Tuesday, March 25, 2008

LOVE ME, I'M A LIBERAL

You decide to start a blog, but don't know where to begin. So, after a brief introduction--manager of large bookstore in liberal left coast community--you dive right in. Back story be damned!

The page comes across the radio: "There's a woman down here who wants to speak to the manager."

Nothing good ever comes of this page. I set down what I'm working on, put on my best fake smile, and head down to meet my fate of the moment (because a bookseller's day is made up of many little fates, writ small but sharp).

She: I can't believe that in [insert bastion of liberal thinking here] the first thing I see as I walk in the door is Ann Coulter's new book.

Me: We always display the newest, hottest books in the front of the store, regardless of their political affinity.

She: But every community is different. Here in [bastion of liberal thinking] we don't want to see Ann Coulter in the bookstore. Why isn't Al Gore's book up there?

Me: Al Gore's book was up there when it first came out. It sold so well that we currently don't have any in stock.

She: I live in [bastion of liberal thinking] precisely so that I don't have to look at things like this.

Me: I'm sorry ma'am. Is there anything else I can do for you?

It's a business, folks! I sell it all. Your political ideology--even if it happens to jibe with mine--is not the only one. Furthermore, let me sell lots of Ann Coulter--or Bill O'Reilly, or Rush Limbaugh, or Michael Savage--books, and I'll be able to carry all of the interesting, obscure, esoteric liberal tracts you're so hot for.

You're a liberal? Be liberal!


HERE'S ONE MORE TITLE THAT GAVE ME GRIEF AS A BOOKSTORE MANAGER...

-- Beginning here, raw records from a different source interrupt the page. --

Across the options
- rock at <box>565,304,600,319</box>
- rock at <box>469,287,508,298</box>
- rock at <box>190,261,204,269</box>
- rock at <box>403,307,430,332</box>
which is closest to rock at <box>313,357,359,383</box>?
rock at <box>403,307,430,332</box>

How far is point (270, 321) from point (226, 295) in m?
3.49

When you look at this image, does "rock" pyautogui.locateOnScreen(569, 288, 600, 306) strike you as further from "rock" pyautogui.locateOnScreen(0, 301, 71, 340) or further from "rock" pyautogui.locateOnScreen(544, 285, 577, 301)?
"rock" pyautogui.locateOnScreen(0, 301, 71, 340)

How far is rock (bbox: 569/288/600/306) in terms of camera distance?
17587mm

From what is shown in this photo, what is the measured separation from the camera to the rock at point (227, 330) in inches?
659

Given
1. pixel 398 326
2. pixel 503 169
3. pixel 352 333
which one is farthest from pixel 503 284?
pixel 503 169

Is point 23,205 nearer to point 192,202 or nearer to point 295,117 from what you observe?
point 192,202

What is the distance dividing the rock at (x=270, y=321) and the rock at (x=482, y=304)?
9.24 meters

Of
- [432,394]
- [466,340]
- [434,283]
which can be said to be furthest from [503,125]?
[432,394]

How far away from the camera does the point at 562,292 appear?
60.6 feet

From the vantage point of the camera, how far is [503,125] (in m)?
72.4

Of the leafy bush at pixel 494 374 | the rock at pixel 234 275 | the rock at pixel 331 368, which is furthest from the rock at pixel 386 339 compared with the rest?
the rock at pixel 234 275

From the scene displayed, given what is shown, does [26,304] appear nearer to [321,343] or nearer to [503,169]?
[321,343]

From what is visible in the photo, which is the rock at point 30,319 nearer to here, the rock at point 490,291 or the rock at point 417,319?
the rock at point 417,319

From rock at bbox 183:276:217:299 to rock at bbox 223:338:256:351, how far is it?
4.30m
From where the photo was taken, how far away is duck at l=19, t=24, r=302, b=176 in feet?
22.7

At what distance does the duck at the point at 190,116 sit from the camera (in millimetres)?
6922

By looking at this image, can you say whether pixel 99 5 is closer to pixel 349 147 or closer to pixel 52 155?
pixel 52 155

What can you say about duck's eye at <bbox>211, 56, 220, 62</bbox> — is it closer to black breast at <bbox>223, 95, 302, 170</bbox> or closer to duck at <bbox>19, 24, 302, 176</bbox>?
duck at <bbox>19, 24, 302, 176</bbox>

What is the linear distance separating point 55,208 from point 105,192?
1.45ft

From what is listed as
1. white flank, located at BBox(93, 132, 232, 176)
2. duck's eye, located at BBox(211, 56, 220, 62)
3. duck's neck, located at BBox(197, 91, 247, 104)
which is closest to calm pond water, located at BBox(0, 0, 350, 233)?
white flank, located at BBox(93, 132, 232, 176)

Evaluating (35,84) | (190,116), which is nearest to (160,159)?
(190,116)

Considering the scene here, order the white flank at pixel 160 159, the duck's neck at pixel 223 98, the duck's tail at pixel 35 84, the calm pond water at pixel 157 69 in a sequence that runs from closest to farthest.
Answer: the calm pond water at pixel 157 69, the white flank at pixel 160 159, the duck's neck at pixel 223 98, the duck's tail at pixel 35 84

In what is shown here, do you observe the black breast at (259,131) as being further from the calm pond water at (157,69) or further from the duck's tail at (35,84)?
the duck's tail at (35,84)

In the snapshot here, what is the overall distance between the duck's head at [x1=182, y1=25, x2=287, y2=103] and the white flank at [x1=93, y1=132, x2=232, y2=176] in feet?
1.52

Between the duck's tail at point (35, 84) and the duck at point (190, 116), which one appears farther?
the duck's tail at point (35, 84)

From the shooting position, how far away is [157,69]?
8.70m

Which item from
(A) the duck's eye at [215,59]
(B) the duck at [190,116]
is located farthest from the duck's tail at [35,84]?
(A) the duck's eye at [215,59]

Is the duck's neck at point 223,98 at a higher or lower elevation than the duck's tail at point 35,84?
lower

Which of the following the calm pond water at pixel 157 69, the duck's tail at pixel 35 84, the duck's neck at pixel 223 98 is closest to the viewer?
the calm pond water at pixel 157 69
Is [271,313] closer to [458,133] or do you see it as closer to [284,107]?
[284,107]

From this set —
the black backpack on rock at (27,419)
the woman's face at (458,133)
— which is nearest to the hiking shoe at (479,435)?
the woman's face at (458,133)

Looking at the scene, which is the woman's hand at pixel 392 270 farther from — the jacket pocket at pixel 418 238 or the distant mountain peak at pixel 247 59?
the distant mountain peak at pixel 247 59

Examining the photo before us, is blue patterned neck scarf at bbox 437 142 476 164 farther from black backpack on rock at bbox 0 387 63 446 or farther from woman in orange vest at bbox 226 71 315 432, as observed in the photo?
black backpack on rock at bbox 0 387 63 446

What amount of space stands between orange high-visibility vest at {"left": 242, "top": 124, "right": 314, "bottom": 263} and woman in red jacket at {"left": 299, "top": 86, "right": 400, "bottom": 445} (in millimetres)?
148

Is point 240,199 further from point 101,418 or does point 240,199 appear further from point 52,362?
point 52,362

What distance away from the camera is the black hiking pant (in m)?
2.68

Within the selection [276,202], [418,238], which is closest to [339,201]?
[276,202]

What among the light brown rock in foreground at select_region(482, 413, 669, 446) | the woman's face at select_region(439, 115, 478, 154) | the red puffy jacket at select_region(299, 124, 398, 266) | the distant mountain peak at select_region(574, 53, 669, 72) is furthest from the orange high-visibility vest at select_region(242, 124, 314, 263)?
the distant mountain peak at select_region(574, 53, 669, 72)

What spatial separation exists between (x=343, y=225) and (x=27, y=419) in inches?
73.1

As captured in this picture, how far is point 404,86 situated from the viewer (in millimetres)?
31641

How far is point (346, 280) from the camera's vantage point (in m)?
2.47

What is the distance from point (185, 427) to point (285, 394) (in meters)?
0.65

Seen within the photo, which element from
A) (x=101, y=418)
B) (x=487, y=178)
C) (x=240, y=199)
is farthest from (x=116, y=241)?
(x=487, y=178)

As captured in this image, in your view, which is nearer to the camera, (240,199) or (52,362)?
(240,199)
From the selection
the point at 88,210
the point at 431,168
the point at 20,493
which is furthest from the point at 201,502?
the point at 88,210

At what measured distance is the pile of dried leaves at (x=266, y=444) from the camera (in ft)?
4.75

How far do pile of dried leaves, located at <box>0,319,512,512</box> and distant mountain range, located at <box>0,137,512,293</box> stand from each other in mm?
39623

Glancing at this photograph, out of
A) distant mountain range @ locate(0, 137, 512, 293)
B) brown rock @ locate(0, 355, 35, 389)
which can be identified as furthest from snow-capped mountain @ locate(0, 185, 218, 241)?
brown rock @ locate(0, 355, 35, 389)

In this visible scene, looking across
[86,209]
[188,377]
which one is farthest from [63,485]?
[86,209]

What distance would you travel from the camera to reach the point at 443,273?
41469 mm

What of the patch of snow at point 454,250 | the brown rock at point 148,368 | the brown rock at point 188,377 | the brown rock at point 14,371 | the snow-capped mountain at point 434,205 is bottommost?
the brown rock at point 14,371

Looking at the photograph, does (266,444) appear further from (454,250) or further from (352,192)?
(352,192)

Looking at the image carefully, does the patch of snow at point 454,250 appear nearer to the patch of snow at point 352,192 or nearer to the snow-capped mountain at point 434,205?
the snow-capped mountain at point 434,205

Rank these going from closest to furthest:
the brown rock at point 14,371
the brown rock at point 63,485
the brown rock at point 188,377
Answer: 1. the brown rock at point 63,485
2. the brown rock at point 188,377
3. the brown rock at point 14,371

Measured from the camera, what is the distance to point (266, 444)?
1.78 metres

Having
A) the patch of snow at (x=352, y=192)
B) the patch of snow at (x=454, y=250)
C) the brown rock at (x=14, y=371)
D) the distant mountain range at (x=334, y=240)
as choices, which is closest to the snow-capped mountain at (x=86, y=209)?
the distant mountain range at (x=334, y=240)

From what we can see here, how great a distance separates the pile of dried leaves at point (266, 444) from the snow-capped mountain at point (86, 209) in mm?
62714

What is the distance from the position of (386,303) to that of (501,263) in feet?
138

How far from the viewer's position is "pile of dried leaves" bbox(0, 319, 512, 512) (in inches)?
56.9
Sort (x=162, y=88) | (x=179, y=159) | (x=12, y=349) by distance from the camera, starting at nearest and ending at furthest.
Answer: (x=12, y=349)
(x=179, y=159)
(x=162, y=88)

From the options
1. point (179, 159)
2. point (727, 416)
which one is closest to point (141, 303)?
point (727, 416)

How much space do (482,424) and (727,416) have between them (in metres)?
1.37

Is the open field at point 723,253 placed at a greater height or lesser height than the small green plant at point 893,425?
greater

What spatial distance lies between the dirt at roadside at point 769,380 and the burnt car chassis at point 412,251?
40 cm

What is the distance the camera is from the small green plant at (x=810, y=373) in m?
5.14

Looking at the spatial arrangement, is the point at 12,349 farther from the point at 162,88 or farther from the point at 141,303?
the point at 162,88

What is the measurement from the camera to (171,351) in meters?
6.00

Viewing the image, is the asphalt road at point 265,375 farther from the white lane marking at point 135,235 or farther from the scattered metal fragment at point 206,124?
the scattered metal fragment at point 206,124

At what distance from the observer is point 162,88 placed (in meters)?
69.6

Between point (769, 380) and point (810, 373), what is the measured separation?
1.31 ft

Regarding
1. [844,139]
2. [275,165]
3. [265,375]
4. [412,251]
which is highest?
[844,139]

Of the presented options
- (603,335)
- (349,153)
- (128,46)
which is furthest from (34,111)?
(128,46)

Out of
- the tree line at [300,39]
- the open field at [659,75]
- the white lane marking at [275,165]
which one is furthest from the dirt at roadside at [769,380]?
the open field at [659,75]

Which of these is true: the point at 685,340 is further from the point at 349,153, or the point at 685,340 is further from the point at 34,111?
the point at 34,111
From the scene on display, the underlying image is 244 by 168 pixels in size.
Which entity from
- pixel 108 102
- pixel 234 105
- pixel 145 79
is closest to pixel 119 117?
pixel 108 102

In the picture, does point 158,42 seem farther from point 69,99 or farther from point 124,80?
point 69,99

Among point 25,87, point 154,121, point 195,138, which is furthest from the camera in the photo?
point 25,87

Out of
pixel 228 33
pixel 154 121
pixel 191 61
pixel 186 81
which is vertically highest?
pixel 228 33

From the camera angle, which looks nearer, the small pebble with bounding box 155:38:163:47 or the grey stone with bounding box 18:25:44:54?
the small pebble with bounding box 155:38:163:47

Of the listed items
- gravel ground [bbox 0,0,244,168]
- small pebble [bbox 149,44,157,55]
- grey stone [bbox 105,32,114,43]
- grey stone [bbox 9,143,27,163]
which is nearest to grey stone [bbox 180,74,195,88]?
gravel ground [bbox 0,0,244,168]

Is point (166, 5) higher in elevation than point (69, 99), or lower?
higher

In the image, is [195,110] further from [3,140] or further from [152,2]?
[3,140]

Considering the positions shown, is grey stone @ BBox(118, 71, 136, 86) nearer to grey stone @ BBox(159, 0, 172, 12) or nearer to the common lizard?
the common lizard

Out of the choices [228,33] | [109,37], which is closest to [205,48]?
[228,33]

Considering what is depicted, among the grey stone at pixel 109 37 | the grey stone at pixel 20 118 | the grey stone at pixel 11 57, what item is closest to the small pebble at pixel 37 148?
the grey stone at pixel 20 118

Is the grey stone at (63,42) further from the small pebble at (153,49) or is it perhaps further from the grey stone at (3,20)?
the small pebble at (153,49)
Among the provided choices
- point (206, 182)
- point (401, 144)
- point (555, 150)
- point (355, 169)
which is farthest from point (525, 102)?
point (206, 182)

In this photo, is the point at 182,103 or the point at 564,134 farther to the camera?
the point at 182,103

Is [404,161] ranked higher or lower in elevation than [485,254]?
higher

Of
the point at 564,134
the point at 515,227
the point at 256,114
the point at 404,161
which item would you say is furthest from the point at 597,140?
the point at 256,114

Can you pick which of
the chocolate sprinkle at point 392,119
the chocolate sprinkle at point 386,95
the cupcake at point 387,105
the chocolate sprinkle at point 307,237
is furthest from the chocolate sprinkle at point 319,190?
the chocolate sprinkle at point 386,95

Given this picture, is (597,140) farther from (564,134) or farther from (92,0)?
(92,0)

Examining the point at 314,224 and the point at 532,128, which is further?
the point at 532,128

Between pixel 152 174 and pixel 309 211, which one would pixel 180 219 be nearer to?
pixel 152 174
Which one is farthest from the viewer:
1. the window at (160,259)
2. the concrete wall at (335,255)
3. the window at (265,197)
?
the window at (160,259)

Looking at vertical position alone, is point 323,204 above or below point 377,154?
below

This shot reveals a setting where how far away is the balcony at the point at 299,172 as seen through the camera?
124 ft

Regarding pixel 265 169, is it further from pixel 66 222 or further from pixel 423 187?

Hey Rube: Blood Sport, the Bush Doctrine, and the Downward Spiral of Dumbness Modern History from the Sports Desk by Hunter S. Thompson.  But this one was my own fault.  You see, while the front cover shows Dr. Thompson wearing a white shirt and trousers and sneakers and leaning up against a car, the back cover pictures him walking away from the camera.  Nude.  It was so funny and old-man scrawny, I just had to display the back of the book.  That didn't go over so well, but it made me laugh (plus, it was right around the time Thompson sent himself off into the great beyond, and it seemed a fitting tribute).